O equilíbrio dessa rotina é quebrado pela chegada de Lucy Stanbridge, interpretada por Aubrey Plaza. Lucy, herdeira de uma editora à beira da falência, invade o universo de Shaw em busca de uma dívida antiga. Plaza e Caine desenvolvem uma dinâmica cativante, com Lucy enfrentando o veterano de igual para igual, mesmo sabendo que pode ser surpreendida a qualquer momento.
Há um pequeno deslize no roteiro sobre se os 25 mil dólares pagos a Shaw foram um adiantamento por um romance que nunca foi escrito ou se eram relativos a outro trabalho já entregue. Contudo, esse detalhe não compromete a trama, e Shaw acaba aceitando retomar a carreira com um manuscrito intitulado “O Futuro é Pornográfico”. A situação se complica quando ele é obrigado a embarcar em uma turnê desastrosa por cidades pequenas da América, tornando a palavra “balela” sua marca registrada.
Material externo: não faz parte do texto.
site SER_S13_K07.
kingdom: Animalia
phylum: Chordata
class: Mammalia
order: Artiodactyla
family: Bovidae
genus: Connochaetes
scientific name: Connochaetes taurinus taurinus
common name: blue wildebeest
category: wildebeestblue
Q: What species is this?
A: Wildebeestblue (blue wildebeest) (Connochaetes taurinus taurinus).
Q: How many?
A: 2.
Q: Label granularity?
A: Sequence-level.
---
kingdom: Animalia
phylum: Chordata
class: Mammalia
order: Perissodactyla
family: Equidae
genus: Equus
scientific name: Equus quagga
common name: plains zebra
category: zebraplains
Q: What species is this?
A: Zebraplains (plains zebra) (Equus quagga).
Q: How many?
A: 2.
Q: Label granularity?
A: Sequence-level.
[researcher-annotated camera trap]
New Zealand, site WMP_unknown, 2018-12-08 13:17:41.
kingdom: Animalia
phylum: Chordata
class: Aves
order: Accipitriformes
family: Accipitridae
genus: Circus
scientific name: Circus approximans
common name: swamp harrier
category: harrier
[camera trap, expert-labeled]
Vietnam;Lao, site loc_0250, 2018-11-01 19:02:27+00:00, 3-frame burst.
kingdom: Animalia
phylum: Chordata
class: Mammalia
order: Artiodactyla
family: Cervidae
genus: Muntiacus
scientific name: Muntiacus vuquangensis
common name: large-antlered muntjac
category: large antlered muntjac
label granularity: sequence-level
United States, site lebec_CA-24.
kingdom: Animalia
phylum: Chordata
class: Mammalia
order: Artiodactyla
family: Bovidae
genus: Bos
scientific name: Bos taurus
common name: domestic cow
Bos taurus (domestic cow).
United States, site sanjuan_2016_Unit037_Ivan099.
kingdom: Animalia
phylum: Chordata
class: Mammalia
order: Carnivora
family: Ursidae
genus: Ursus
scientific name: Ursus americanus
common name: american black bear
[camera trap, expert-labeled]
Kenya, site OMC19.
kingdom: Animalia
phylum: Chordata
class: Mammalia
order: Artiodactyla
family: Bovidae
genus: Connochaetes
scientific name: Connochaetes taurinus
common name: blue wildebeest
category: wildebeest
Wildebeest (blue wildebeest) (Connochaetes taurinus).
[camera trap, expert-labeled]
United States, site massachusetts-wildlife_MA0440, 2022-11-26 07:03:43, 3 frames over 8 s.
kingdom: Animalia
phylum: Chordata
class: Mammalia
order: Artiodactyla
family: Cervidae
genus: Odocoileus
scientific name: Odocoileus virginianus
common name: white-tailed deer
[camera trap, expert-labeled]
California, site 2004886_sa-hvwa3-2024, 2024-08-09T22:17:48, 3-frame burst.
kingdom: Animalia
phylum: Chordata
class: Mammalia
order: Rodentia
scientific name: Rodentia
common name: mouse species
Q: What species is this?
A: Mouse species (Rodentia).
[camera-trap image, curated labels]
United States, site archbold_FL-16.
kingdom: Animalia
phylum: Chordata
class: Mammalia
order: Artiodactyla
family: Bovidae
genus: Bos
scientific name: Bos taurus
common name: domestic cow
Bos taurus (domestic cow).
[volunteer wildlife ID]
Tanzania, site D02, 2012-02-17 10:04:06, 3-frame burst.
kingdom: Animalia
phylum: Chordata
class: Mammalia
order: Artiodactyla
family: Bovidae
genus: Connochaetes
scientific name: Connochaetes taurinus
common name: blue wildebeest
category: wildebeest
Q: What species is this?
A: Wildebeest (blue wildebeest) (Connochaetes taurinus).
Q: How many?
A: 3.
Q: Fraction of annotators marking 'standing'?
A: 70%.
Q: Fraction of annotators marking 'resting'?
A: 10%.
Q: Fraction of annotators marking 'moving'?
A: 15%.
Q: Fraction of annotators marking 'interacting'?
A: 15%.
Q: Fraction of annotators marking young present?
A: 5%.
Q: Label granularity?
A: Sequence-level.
Num relato que Roessler dedica a seu pai, a diretora explora as relações entre dois estranhos que se revelam mais semelhantes do que gostariam. A crítica à ascensão das pseudocelebridades e à superficialidade da cultura pop é feita de forma natural, conferindo ao filme um desfecho agridoce de morte e renascimento, temas difíceis para uma sociedade que evita confrontar essas realidades.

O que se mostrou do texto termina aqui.